The Montgomery County Farm-to-School Group, which is expected to convene in early 2020, will work with Purdue Extension’s local foods team to connect with local farmers and put more school gardens in the ground.

“I truly believe at the end of the day, you show them it can be done without putting a huge brick on their back and then when they taste the difference and what they’ve produced for that student and the sense of pride in the production, I think you could start a wildfire with that,” Wabash College executive chef Jason Anderson said during the Montgomery County Local Food Summit.

Local teachers, members of the Montgomery County Master Gardeners program and community volunteers gathered Wednesday at Fusion 54 to drum up support for local farm-to-school activities.

The movement is gaining traction. Students at Crawfordsville Middle School are served seasonal vegetable lunches featuring local
produce. Nicholson Elementary’s cafeteria received approval this year to serve food from the school’s garden.

At Hoover Elementary, nutrition and exercise lessons are offered through the Fuel Up to Play 60 program, which is supported by the National Football League.

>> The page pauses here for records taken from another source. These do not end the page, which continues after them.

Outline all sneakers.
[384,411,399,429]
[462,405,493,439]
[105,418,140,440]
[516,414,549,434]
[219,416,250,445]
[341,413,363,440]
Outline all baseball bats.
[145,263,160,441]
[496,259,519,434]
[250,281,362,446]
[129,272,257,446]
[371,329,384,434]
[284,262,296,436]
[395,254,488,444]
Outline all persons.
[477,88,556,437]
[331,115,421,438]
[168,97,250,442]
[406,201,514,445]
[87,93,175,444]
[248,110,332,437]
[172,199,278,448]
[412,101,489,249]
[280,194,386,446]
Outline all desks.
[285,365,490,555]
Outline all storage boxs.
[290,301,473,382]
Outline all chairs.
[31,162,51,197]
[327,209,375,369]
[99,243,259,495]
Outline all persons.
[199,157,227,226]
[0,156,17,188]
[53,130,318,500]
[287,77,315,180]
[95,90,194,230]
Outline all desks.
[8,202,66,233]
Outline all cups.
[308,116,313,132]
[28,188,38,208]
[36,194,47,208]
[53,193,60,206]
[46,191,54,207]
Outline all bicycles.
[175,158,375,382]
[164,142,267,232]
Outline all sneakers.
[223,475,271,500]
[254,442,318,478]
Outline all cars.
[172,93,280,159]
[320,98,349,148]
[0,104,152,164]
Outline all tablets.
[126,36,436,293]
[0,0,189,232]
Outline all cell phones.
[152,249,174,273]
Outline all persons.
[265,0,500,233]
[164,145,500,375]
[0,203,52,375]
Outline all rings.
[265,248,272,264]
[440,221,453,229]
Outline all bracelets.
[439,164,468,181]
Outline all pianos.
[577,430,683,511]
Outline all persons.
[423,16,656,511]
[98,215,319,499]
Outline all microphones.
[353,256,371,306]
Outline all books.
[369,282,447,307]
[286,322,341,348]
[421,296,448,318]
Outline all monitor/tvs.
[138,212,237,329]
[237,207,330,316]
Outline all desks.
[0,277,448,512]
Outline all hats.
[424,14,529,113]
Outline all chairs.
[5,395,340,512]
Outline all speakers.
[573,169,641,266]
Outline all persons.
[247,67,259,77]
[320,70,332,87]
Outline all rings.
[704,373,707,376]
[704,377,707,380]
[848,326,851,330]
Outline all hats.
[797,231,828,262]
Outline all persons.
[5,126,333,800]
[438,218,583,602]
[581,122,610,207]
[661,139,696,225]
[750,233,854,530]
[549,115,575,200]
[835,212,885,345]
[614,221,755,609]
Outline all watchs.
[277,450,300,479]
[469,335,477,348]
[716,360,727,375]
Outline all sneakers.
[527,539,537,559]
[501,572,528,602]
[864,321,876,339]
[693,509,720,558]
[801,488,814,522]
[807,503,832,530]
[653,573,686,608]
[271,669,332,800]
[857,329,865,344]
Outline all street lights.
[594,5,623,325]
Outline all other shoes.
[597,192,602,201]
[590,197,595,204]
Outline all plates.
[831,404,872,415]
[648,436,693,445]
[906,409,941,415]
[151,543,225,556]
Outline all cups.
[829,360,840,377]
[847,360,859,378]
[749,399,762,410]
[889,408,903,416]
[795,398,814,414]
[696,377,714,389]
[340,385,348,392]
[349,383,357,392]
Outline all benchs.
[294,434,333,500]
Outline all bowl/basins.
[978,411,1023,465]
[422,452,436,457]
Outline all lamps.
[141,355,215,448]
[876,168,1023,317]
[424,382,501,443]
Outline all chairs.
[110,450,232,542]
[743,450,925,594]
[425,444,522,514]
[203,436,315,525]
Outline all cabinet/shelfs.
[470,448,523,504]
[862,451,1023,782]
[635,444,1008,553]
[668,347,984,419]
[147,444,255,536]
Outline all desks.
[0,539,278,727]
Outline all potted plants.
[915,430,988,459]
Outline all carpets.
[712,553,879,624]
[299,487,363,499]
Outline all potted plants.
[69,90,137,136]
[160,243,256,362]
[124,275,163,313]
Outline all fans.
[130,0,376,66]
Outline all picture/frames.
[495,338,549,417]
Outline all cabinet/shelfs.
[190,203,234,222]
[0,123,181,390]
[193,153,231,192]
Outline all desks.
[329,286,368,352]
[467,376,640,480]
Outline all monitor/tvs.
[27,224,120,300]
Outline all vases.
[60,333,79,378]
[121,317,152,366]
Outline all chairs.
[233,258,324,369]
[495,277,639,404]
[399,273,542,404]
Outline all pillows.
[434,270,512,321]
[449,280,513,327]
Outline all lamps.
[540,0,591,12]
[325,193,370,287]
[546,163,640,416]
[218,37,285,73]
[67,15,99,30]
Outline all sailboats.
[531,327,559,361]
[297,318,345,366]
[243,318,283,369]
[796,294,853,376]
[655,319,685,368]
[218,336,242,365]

Children have also worked alongside Master Gardeners at the Crawfordsville Community Garden.

Nationwide, nearly 43,000 schools were participating in farm-to-school activities across more than 5,200 districts in 2015, according to the U.S. Department of Agriculture.

The local foods team donated herb garden kits this fall to more than 20 Montgomery County teachers, who are using the herbs “partly as a science experiment but also as a local foods demo,” said team member Ashley Adair, a Purdue Extension educator.

“So growing small-scale in the classroom and showing other teachers how that is possible,” Adair said.

Allowing small farmers to compete with larger distributors for school vendor contracts and convincing consumers to purchase more local foods is key to expanding the movement, said Jessica Roosa, president of Colfax-based This Old Farm, which processes, markets and distributes locally raised food.

“Everybody says local food is a great idea but when it comes to actually making the purchase, for whatever reason that buy-in is not all the way there,” Roosa said. “They’re not quite ready.”